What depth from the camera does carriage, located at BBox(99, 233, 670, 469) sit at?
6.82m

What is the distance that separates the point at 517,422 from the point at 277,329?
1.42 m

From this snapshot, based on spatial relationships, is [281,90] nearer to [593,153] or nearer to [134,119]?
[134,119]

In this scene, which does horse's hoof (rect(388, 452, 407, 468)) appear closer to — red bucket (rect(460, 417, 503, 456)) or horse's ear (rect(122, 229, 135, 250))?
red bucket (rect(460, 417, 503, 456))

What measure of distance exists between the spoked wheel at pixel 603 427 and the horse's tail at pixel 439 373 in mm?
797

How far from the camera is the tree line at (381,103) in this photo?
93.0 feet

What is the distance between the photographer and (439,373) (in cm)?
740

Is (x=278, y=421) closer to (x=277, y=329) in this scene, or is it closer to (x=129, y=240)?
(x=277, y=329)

==

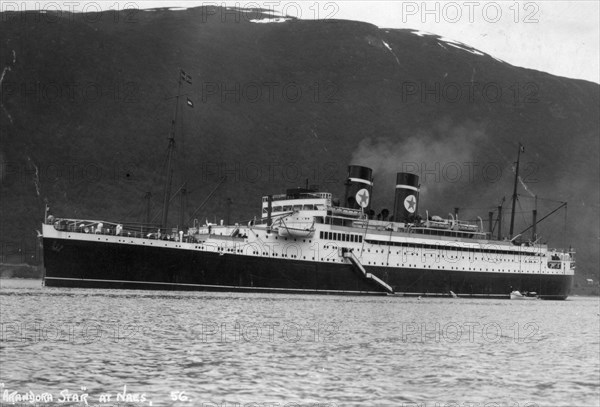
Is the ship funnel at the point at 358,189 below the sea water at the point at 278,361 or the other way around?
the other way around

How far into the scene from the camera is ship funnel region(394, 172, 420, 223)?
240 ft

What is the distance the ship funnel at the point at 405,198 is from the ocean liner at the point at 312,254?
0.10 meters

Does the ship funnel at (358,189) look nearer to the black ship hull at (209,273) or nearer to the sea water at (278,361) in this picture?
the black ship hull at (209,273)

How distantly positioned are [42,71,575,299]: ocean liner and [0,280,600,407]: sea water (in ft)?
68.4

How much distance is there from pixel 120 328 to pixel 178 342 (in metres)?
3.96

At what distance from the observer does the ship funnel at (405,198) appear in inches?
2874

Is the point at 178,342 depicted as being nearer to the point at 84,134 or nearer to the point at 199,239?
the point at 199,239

To do
Convert the data starting at the line containing "What is the distance the" and ending at the line containing "0.10 meters" into a two-column CSV with the header text,value, placing each text and its answer on one row. Quote every field and replace any line breaks inside a field with spaces.

Final result
text,value
"What is the distance the ship funnel at the point at 405,198 is from the ocean liner at the point at 312,254?","0.10 meters"